When I decided to come out of hijab, I knew I was ready for a drastic change. I cut and dyed my hair. I left my hair in its the natural kinky state and wanted to announce to the world, yes, I am a Black Woman, and proud of my roots. With this new attitude and style, I noticed I was attracting different types of men. The majority were black men, who loved and wanted to be with a black queen. Everything they did was to express how woke they were, including dating a natural black woman. I often felt that they were more interested in the idea of me than reality. A lot of assumptions are made about black women, with something as simple as hair. Wearing my natural hair, people assumed I was this woke young college student ready to start a revolution. Honestly, I just happen to love my natural hair and wasn’t interested in being a part of any movement. Unfortunately, the young black kings I was talking to never took the time to learn that about me. Instead tried to use me as an accessory piece to their woke persona.
Although I remained with my natural hair, I often decided to straighten my hair or wear a weave. Of course with a less natural look, I once again attracted another type of guy. I do not know exactly how to categorize these men, but I noticed a pattern of similarities. They always spoke about how much they love natural beauty and told me I looked better with my natural texture and without any makeup, but I received the most compliments from them with makeup on and my hair straightened. Honestly, I don’t think they’re even aware of their hypocrisy, but at the end of the day, I knew they weren’t the men for me.

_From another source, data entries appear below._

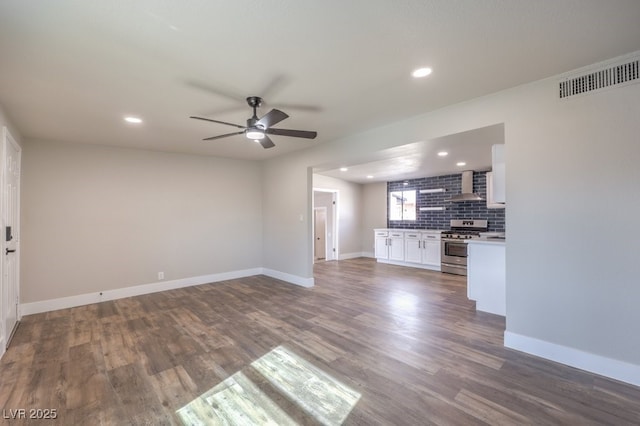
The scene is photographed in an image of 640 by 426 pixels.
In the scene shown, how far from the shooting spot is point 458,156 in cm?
510

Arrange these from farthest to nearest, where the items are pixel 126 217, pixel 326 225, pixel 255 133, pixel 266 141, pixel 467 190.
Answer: pixel 326 225 < pixel 467 190 < pixel 126 217 < pixel 266 141 < pixel 255 133

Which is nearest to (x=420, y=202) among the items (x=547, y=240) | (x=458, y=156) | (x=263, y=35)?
(x=458, y=156)

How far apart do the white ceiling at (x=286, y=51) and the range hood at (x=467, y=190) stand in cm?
419

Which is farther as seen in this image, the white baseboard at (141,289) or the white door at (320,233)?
the white door at (320,233)

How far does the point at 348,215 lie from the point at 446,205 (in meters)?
2.89

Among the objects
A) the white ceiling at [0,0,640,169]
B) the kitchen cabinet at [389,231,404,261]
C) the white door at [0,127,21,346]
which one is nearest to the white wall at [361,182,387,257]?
the kitchen cabinet at [389,231,404,261]

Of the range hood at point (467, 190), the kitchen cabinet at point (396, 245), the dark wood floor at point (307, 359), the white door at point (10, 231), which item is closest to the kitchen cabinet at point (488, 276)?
the dark wood floor at point (307, 359)

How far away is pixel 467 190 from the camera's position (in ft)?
21.8

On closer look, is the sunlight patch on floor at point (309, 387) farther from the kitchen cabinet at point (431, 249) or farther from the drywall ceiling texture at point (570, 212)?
the kitchen cabinet at point (431, 249)

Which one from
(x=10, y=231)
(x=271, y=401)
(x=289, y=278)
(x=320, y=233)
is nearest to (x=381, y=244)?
(x=320, y=233)

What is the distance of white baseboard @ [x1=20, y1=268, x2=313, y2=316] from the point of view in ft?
13.2

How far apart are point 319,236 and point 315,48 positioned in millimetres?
7269

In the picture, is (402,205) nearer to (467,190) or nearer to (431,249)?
(431,249)

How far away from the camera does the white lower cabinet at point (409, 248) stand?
269 inches
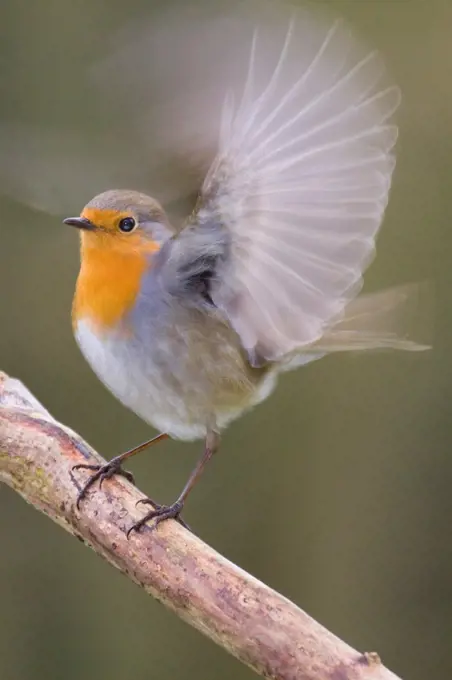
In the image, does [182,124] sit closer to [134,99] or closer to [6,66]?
[134,99]

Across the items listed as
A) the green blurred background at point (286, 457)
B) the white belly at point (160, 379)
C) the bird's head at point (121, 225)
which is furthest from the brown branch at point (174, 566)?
the green blurred background at point (286, 457)

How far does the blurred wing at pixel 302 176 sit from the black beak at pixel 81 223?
10.8 inches

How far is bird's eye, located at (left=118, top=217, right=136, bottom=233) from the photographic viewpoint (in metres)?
1.50

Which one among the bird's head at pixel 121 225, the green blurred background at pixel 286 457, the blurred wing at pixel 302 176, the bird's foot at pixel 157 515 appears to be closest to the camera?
the blurred wing at pixel 302 176

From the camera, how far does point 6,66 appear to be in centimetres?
267

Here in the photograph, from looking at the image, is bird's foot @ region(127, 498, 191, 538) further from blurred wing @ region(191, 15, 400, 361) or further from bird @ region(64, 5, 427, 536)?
blurred wing @ region(191, 15, 400, 361)

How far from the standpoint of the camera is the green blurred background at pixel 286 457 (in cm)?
267

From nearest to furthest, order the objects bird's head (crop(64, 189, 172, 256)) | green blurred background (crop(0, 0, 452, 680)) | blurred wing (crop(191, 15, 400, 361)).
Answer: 1. blurred wing (crop(191, 15, 400, 361))
2. bird's head (crop(64, 189, 172, 256))
3. green blurred background (crop(0, 0, 452, 680))

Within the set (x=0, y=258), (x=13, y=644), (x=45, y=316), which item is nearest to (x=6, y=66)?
(x=0, y=258)

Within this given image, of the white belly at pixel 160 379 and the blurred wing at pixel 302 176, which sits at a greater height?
the blurred wing at pixel 302 176

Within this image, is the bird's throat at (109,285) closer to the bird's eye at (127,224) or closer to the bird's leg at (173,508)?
the bird's eye at (127,224)

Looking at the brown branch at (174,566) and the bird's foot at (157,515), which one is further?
the bird's foot at (157,515)

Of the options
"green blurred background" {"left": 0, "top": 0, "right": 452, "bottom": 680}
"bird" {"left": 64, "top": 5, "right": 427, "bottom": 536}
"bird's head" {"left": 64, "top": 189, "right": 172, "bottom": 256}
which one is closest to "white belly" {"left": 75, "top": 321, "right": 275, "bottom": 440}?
"bird" {"left": 64, "top": 5, "right": 427, "bottom": 536}

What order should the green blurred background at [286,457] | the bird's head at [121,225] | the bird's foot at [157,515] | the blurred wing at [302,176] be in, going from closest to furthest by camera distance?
the blurred wing at [302,176] < the bird's foot at [157,515] < the bird's head at [121,225] < the green blurred background at [286,457]
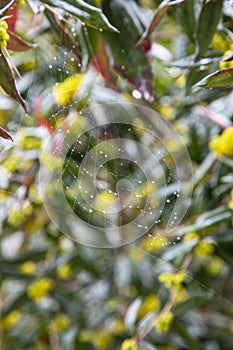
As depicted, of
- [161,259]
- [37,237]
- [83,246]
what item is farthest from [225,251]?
[37,237]

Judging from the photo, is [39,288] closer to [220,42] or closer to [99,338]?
[99,338]

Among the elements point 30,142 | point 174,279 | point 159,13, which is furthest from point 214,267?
point 159,13

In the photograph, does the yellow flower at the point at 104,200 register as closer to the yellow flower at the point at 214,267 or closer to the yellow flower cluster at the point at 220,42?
the yellow flower cluster at the point at 220,42

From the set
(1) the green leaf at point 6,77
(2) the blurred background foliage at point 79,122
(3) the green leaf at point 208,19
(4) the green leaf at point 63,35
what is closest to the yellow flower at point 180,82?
(2) the blurred background foliage at point 79,122

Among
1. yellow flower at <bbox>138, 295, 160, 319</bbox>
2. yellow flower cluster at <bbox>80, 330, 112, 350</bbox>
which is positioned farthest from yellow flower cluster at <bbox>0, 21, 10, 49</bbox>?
yellow flower cluster at <bbox>80, 330, 112, 350</bbox>

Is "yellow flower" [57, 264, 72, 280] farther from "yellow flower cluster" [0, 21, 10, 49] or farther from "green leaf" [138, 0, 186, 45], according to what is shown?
"yellow flower cluster" [0, 21, 10, 49]

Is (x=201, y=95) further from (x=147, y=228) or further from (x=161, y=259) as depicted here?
(x=147, y=228)
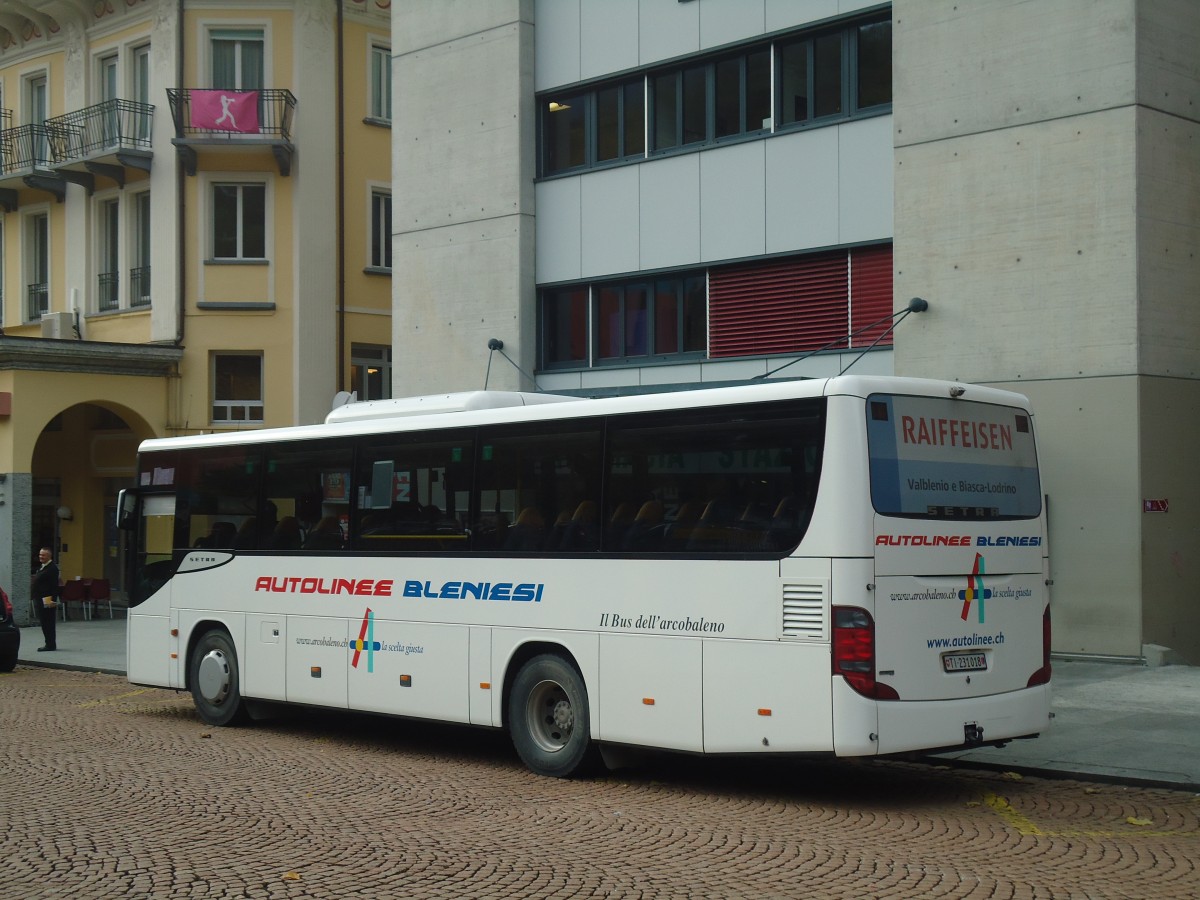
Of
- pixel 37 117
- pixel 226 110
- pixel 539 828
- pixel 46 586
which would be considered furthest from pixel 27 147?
pixel 539 828

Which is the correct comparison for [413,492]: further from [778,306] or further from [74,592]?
[74,592]

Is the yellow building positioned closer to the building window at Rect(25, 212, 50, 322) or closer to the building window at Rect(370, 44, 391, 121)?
the building window at Rect(370, 44, 391, 121)

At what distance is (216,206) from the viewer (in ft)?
104

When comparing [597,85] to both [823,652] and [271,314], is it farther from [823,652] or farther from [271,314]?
[823,652]

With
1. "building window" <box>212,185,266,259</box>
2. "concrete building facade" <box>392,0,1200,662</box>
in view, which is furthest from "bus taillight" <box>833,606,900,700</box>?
"building window" <box>212,185,266,259</box>

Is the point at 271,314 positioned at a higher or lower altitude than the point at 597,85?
lower

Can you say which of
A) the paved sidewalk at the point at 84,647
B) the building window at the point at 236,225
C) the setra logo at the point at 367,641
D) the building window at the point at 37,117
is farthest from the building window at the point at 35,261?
the setra logo at the point at 367,641

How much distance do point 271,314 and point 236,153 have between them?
3.43 m

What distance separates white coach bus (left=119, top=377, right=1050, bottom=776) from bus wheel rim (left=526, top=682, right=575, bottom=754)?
0.02 m

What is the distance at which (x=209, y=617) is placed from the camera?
49.4 ft

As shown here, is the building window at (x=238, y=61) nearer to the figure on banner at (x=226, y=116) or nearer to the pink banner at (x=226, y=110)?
the pink banner at (x=226, y=110)

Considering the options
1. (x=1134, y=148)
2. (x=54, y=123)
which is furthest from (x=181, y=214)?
(x=1134, y=148)

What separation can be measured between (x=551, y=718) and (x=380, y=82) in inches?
941

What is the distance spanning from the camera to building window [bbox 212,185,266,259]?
31.6 meters
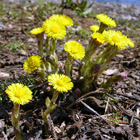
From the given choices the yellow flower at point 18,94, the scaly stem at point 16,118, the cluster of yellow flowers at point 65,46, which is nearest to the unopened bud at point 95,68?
the cluster of yellow flowers at point 65,46

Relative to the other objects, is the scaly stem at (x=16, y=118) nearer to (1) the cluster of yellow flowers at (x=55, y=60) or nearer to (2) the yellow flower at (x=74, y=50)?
(1) the cluster of yellow flowers at (x=55, y=60)

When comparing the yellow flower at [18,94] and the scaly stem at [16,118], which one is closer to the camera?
the yellow flower at [18,94]

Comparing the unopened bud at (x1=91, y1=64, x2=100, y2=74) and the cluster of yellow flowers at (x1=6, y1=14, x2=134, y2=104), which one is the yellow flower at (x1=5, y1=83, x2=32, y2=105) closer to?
the cluster of yellow flowers at (x1=6, y1=14, x2=134, y2=104)

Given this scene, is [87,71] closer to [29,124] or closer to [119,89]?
[119,89]

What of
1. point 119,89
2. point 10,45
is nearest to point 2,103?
point 10,45

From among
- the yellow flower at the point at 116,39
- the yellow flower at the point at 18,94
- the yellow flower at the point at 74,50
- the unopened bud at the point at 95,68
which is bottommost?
the yellow flower at the point at 18,94

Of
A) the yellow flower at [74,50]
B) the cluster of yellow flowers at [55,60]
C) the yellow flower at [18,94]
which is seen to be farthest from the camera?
the yellow flower at [74,50]

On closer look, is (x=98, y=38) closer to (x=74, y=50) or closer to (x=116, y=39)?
(x=116, y=39)

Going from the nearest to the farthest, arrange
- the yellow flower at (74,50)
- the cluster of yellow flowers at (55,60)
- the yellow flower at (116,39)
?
1. the cluster of yellow flowers at (55,60)
2. the yellow flower at (74,50)
3. the yellow flower at (116,39)

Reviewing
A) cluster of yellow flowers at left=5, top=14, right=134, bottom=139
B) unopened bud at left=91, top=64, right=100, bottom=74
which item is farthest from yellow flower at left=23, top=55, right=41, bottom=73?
unopened bud at left=91, top=64, right=100, bottom=74

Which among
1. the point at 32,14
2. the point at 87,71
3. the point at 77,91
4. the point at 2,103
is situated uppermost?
the point at 32,14
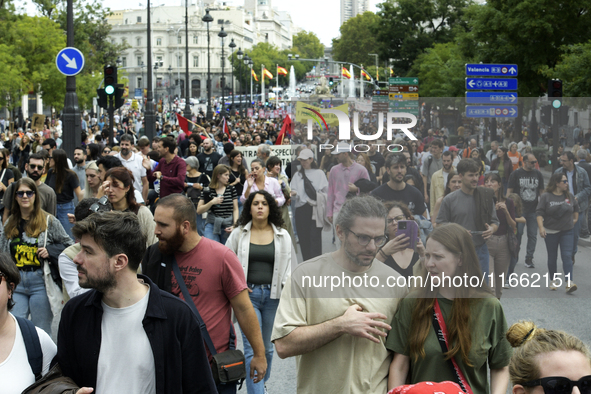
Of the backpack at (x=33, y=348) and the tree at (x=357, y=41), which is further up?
the tree at (x=357, y=41)

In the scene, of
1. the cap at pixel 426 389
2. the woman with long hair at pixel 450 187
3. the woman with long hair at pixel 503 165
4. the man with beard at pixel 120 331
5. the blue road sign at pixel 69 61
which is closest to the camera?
the cap at pixel 426 389

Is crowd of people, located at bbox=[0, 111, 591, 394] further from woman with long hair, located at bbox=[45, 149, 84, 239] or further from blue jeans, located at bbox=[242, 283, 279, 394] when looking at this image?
woman with long hair, located at bbox=[45, 149, 84, 239]

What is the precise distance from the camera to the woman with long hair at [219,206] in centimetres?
907

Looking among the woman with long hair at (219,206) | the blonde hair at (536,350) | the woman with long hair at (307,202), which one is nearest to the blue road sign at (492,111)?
the woman with long hair at (307,202)

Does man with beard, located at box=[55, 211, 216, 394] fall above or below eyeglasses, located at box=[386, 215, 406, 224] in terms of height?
below

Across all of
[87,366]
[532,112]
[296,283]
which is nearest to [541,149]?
[532,112]

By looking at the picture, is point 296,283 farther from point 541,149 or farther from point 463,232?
point 541,149

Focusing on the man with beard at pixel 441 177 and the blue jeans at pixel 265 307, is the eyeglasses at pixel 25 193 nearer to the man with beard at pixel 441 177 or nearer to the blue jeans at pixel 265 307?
the blue jeans at pixel 265 307

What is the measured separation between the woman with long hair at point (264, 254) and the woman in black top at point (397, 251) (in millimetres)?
2210

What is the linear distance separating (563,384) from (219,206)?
7.12m

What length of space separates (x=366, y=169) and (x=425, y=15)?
55790 millimetres

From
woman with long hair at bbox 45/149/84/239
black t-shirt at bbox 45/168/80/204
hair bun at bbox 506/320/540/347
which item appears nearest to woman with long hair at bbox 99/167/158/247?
hair bun at bbox 506/320/540/347

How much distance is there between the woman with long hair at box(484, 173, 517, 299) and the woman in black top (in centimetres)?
36

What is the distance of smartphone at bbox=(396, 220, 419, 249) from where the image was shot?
132 inches
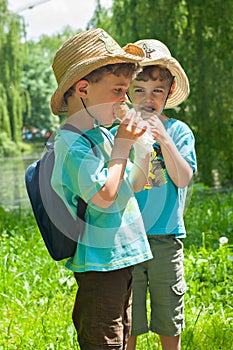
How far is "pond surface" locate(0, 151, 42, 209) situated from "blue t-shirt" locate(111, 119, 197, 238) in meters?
4.47

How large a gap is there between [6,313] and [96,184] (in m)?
1.71

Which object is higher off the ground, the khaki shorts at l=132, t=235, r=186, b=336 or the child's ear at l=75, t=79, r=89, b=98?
the child's ear at l=75, t=79, r=89, b=98

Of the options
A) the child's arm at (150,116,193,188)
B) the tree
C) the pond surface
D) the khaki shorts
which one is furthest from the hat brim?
the tree

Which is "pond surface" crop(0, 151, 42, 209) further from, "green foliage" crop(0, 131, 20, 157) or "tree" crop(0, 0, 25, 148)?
"tree" crop(0, 0, 25, 148)

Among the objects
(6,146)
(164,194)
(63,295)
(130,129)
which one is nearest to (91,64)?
(130,129)

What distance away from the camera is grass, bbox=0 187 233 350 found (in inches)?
107

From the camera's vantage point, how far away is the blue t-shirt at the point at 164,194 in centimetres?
215

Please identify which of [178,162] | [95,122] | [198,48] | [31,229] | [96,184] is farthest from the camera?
[198,48]

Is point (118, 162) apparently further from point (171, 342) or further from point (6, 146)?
point (6, 146)

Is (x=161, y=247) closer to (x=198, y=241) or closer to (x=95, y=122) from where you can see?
(x=95, y=122)

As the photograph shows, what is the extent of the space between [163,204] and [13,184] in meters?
12.1

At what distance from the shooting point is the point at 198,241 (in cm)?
425

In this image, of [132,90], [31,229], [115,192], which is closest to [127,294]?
[115,192]

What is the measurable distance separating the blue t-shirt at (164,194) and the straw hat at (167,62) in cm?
17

As I stated earlier, I love a good love story and fairytale, and one of my favorites is Princess and the Frog. I like to consider all of my past and failed suitors to be frogs, and I still haven’t found my prince. My prince charming is someone, who loves and appreciates all three variations of Kareema because those three strong sides make a perfect whole. Reflecting on my dating life, I’ve noticed that men or just people in general already have a definition or box they place black women in and expect us to fit this small definition. So, to answer your question, what it’s like to date as a black woman, it is an emotional roller coaster. Unfortunately, too many of us have similar experiences, and the only thing we have in common is our skin color. In a variation of a quote from Forest Gump, but truly black women are like a box of chocolate and you’ll never know what you’ll get, please stop treating us all the same. As for me, I’m going to continue and enjoy this bumpy ride, until I find my prince.